Ohio Legislative Black Caucus (OLBC) President and state Rep. Stephanie Howse (D-Cleveland) joined fellow OLBC lawmakers Tuesday for the group’s annual Day of Action. The event provided an opportunity for Ohioans to interact with state legislators and discuss issues that affect their families, communities and everyday life. The theme this year, “Still History, Still Black: Championing the Causes of African-Americans in Ohio Year-Round,” focused on struggles that disproportionately affect the black community.
“Black history is more than one month,” said Howse. “The problems and triumphs black Ohioans experience are year-round. We must nurture and encourage more engagement between black people and their elected officials to make sure all Ohioans feel connected and empowered to advocate for their own interests. We also need lawmakers to be more aware of the obstacles we all experience as Ohioans but that disproportionately affect black families. Together we can make sure black Ohioans are stronger, because when black Ohioans are strong – our state is strong.”

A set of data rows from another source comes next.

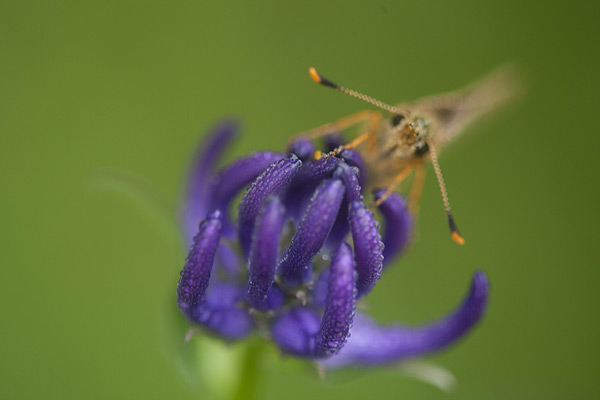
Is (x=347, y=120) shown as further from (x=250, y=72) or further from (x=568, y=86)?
(x=568, y=86)

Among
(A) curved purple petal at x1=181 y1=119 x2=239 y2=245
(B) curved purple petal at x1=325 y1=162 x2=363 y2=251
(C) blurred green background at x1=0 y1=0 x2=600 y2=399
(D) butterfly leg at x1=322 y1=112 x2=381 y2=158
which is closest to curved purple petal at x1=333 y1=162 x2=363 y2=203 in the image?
(B) curved purple petal at x1=325 y1=162 x2=363 y2=251

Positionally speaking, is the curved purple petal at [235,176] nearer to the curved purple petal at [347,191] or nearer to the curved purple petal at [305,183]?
the curved purple petal at [305,183]

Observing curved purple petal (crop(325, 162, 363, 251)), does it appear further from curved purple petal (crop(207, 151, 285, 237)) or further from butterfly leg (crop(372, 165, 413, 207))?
curved purple petal (crop(207, 151, 285, 237))

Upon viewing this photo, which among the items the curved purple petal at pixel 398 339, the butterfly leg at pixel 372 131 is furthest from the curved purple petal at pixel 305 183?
the curved purple petal at pixel 398 339

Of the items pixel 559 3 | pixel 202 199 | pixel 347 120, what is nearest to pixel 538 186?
pixel 559 3

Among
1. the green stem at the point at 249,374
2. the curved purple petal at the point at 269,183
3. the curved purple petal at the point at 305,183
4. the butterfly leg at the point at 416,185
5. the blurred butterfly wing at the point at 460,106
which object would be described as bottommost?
the green stem at the point at 249,374

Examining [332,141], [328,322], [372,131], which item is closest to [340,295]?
[328,322]
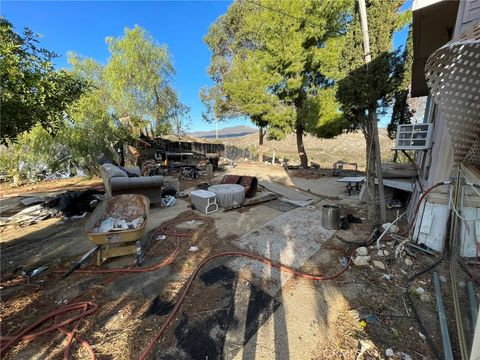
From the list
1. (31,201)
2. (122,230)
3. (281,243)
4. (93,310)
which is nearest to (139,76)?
(31,201)

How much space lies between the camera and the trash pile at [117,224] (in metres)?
4.31

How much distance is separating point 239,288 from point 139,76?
15474 millimetres

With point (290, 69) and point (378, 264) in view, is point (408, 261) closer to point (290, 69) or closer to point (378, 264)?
point (378, 264)

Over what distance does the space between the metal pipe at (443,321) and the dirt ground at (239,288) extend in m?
0.09

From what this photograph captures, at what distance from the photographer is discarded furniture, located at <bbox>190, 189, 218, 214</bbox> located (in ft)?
21.8

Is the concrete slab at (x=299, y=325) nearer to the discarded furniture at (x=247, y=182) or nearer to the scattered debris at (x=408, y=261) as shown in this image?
the scattered debris at (x=408, y=261)

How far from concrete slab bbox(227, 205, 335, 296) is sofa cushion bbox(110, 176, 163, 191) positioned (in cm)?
384

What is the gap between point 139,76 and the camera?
14.5 metres

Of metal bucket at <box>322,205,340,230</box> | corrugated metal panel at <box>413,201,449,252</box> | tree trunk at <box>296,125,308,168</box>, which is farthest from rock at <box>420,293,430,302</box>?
tree trunk at <box>296,125,308,168</box>

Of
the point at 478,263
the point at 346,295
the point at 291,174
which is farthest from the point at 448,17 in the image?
the point at 291,174

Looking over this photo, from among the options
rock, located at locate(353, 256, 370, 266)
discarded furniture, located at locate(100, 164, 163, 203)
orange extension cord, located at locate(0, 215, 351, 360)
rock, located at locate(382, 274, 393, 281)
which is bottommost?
rock, located at locate(382, 274, 393, 281)

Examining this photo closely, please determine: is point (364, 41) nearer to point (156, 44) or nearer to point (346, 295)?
point (346, 295)

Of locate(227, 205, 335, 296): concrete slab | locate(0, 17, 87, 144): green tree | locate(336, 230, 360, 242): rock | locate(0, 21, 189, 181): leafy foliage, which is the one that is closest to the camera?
locate(0, 17, 87, 144): green tree

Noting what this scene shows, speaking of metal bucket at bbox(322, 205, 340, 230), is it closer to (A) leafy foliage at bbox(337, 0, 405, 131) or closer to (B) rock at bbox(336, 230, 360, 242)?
(B) rock at bbox(336, 230, 360, 242)
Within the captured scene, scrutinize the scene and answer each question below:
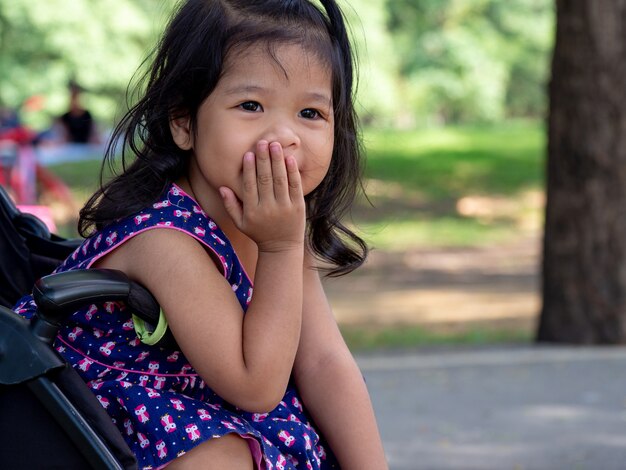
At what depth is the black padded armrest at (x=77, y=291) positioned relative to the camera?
1.67 meters

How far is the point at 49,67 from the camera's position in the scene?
929 inches

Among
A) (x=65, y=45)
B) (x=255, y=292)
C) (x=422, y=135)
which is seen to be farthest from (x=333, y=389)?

According to the Ohio Development Services Agency, nearly 33 percent of black Ohioans live in poverty, double the state’s average poverty rate. In addition, black high school students graduate less often than their peers, with a 61 percent graduation rate compared to the state average of 81 percent.
Still, there has been a significant uptick in the number of Ohio’s black-owned businesses, rising to over 81,000 in 2015. OLBC believes that growing development opportunities for black Ohioans could aid in addressing issues such as poverty, lack of access to health care, lagging education rates and high infant mortality.

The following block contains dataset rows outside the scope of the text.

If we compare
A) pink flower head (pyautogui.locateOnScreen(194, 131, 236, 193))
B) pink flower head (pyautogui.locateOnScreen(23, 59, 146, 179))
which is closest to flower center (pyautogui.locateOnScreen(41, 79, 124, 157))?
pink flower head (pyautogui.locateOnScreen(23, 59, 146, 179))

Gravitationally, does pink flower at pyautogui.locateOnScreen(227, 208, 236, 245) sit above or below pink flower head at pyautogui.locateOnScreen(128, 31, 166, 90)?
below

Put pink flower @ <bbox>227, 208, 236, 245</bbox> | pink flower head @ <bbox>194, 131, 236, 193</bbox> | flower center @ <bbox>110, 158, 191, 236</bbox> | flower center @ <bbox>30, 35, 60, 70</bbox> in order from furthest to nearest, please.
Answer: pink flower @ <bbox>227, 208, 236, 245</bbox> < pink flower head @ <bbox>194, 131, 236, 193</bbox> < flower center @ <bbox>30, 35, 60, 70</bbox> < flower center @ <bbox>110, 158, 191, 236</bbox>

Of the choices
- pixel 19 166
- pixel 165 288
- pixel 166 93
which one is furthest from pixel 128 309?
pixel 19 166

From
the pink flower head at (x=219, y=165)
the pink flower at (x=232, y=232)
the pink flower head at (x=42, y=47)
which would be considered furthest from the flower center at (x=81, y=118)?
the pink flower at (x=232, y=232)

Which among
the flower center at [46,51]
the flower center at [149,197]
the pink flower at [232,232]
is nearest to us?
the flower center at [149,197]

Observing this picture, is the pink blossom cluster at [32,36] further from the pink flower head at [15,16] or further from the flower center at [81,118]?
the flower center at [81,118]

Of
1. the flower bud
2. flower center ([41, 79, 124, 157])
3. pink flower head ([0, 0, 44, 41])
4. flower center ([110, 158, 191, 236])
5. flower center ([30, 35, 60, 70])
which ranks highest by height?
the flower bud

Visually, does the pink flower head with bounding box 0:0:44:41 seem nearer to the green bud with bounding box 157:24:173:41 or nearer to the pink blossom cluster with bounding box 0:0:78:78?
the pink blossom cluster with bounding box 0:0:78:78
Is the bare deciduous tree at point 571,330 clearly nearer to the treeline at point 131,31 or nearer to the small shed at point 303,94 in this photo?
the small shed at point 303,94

NY Assemblyman Michael Blake was a keynote speaker for the Day of Action, delivering a message of hope and persistence to the crowd of roughly 100 community leaders, business owners and citizens. Blake recognized the significant challenges African Americans face, but also said African Americans’ “progress in America deserves celebration.”
As part of the program, community advocates held workshops examining topics such as healthcare, entrepreneurship and the state budget.
“More Ohioans should know how the state budget process works,” said Howse. “I believe it is in everyone’s best interest if we help empower the voices of everyday people—that’s how a real democracy functions, and that’s what fosters a more equal and fair society.”
To further facilitate such engagement, the OLBC plans to coordinate more events throughout the year, including a celebration of the organization’s 50th anniversary in October.